Its audience is not only the individuals but also the professionals such as the bankers, fund managers, the companies’ executives, the academic people and the like. Some of the audience may make decisions to sell or buy the stocks or the foreign currencies, and demand quick information. In response to this demand, for example, Reuters has started to provide the electric machines which show not only the business/ financial news but also the economic indexes on the screen all at once (Hargreaves 2005: 106). This will be the risk to change business/financial journalism into information service provider business.

 

2-2-3. Problems of Business/Financial Journalism

One of the problems of the business/financial journalism is to fail to draw a big picture of the story. Davis discusses “business news will always follow corporate agendas and ignore non-corporate interests” (2000: 286). The agenda tends to focus on financial issues too much. Hargreaves, who has experience working for the Financial Times for fifteen years, confesses its characteristics as “the atmosphere was intellectually bracing and wonderfully international. But it could also be deadeningly narrow” (Hargreaves 2005: 90).

Provided data —

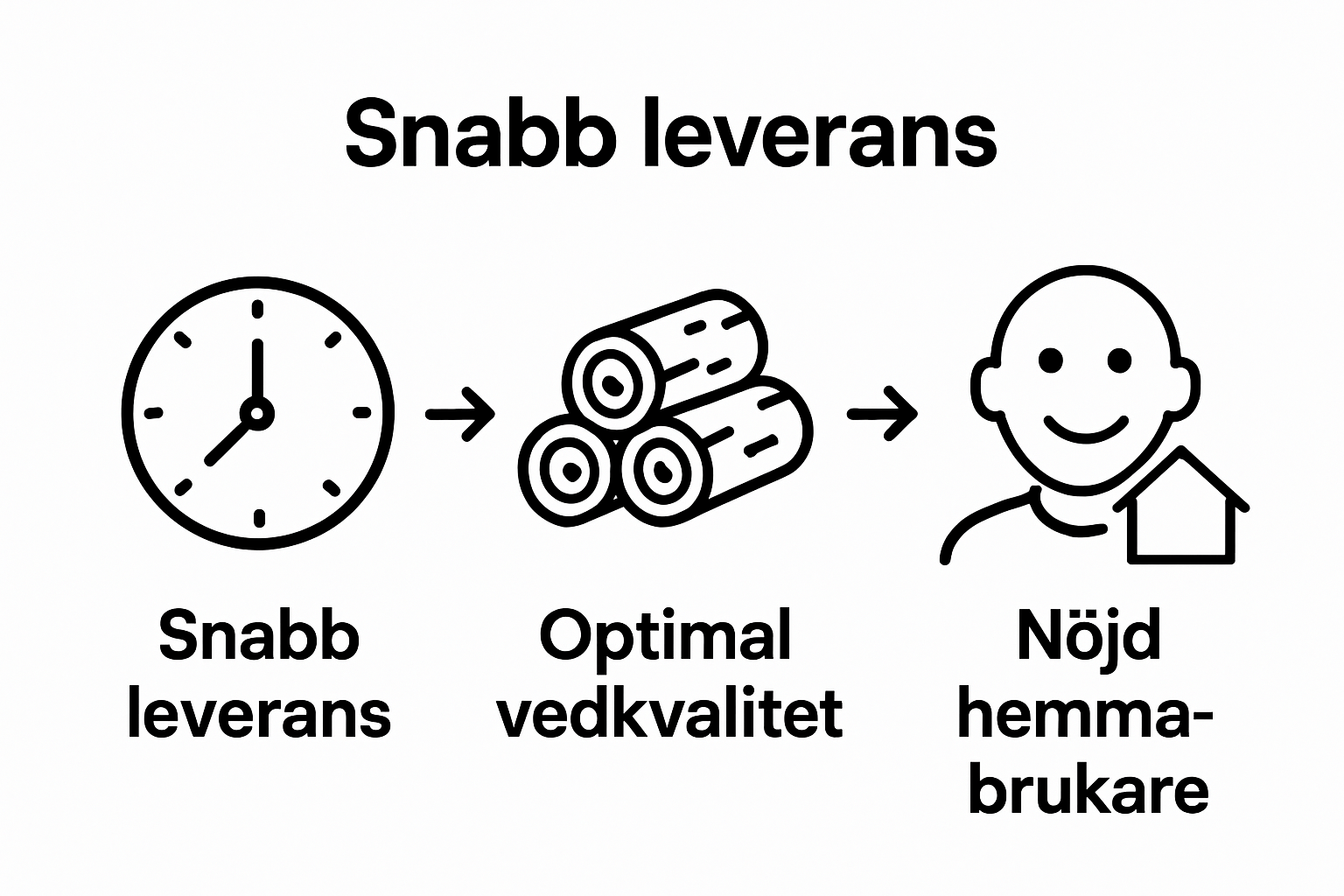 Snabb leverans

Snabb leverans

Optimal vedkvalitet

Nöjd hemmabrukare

---

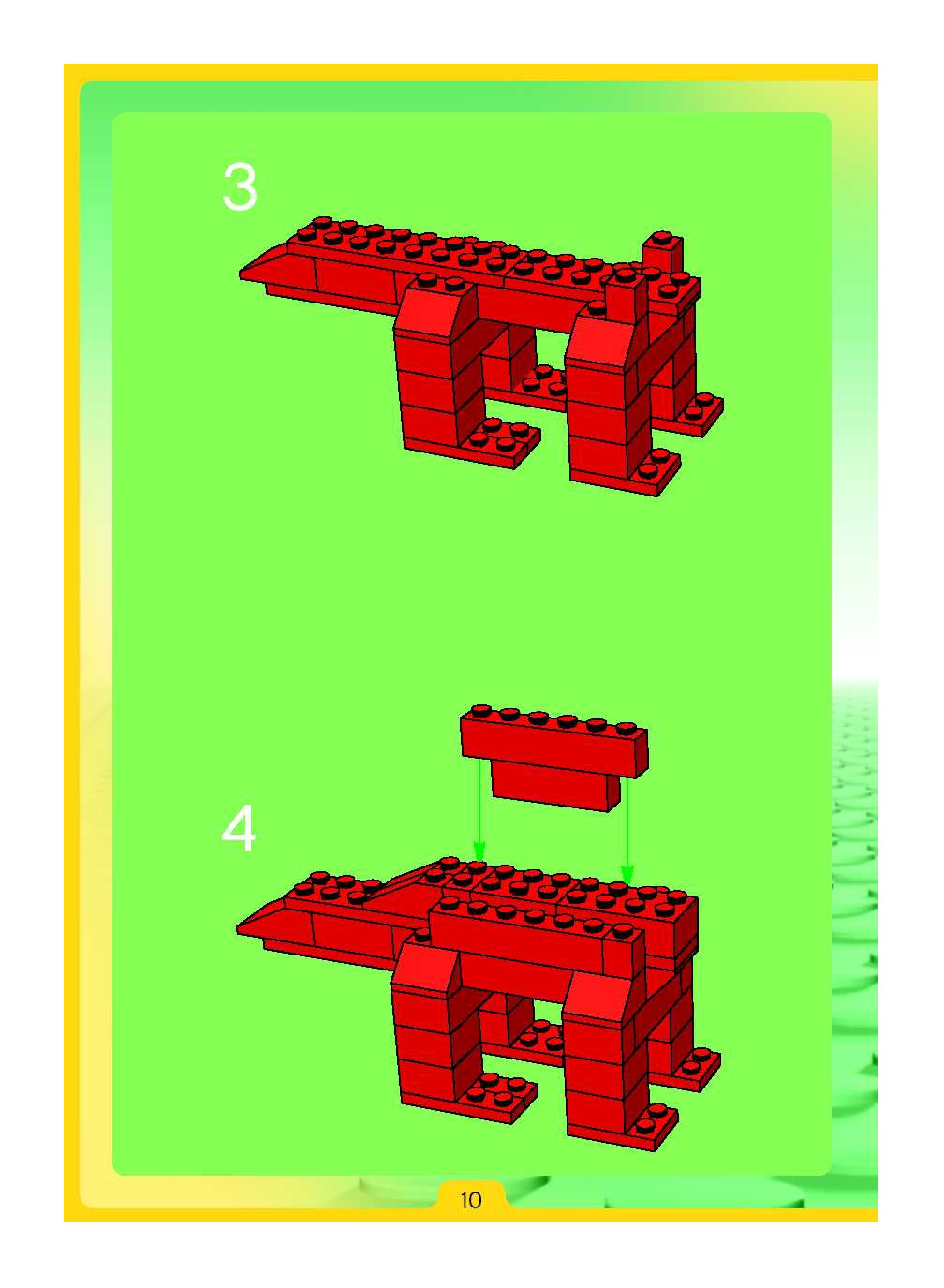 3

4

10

Try it — Can you return the words of the business journalism passage from "One of the problems" up to and including "(Hargreaves 2005: 90).", copied character for character? None of the lines are needed here.

Solution for this task —
One of the problems of the business/financial journalism is to fail to draw a big picture of the story. Davis discusses “business news will always follow corporate agendas and ignore non-corporate interests” (2000: 286). The agenda tends to focus on financial issues too much. Hargreaves, who has experience working for the Financial Times for fifteen years, confesses its characteristics as “the atmosphere was intellectually bracing and wonderfully international. But it could also be deadeningly narrow” (Hargreaves 2005: 90).